▶ _BRIEF_: From the line containing "Warum Wird Der" to the end of the entries, return every line exactly, both ends included, and add nothing.

▶ _MATERIAL FOR THIS TASK_:
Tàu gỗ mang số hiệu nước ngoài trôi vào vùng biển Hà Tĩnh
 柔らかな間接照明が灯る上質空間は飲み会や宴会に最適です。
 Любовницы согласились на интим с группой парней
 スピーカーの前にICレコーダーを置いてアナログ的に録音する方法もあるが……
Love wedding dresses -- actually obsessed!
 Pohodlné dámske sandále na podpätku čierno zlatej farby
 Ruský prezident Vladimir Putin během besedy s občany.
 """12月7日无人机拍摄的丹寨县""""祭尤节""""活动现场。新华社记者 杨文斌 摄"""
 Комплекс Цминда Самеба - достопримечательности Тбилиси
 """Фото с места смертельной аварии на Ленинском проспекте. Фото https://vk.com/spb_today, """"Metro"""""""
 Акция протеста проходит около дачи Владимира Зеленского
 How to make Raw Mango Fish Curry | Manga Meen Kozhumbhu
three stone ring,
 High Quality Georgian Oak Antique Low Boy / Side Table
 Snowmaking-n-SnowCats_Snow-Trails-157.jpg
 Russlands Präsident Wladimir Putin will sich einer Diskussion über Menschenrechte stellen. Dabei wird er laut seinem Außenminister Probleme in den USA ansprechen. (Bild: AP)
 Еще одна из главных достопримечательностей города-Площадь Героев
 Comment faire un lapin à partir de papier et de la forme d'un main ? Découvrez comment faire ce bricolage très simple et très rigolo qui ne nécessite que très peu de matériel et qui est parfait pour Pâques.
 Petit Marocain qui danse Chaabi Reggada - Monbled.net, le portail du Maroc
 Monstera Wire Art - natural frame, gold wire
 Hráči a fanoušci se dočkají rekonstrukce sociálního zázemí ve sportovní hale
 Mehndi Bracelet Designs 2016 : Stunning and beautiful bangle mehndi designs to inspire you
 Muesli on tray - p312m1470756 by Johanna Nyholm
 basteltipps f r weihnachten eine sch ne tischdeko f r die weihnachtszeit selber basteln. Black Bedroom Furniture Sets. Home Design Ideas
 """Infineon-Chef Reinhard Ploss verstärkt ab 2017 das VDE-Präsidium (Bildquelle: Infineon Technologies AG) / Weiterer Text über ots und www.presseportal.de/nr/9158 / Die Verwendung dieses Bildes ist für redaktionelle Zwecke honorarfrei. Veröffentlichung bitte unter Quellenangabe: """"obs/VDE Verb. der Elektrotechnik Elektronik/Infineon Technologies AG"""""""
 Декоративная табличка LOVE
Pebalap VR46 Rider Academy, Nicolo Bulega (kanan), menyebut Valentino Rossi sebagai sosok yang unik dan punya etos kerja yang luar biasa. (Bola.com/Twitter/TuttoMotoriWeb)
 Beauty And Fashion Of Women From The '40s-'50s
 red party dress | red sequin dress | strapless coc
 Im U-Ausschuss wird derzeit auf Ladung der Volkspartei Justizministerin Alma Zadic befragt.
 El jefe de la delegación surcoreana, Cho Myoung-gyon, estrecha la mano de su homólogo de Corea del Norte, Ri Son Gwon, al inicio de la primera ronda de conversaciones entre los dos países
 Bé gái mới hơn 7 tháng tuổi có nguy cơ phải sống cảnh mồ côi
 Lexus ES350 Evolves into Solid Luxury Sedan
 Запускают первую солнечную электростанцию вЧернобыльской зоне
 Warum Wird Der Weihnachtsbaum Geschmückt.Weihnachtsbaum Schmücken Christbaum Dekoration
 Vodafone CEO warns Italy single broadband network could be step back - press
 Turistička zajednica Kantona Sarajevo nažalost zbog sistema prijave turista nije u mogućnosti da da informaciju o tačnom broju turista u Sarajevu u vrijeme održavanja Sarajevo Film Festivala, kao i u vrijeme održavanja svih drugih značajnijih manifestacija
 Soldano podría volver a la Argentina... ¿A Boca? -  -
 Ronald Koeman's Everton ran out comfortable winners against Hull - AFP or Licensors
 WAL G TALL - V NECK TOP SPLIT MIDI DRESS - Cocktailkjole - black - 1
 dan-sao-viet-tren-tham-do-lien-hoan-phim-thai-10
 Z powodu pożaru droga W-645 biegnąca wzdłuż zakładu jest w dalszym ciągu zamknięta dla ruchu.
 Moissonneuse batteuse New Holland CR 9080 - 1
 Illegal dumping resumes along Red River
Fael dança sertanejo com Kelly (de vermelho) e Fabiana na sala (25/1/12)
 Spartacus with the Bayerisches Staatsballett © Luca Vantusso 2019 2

▶ _EXERCISE SOLUTION_:
 Warum Wird Der Weihnachtsbaum Geschmückt.Weihnachtsbaum Schmücken Christbaum Dekoration
 Vodafone CEO warns Italy single broadband network could be step back - press
 Turistička zajednica Kantona Sarajevo nažalost zbog sistema prijave turista nije u mogućnosti da da informaciju o tačnom broju turista u Sarajevu u vrijeme održavanja Sarajevo Film Festivala, kao i u vrijeme održavanja svih drugih značajnijih manifestacija
 Soldano podría volver a la Argentina... ¿A Boca? -  -
 Ronald Koeman's Everton ran out comfortable winners against Hull - AFP or Licensors
 WAL G TALL - V NECK TOP SPLIT MIDI DRESS - Cocktailkjole - black - 1
 dan-sao-viet-tren-tham-do-lien-hoan-phim-thai-10
 Z powodu pożaru droga W-645 biegnąca wzdłuż zakładu jest w dalszym ciągu zamknięta dla ruchu.
 Moissonneuse batteuse New Holland CR 9080 - 1
 Illegal dumping resumes along Red River
Fael dança sertanejo com Kelly (de vermelho) e Fabiana na sala (25/1/12)
 Spartacus with the Bayerisches Staatsballett © Luca Vantusso 2019 2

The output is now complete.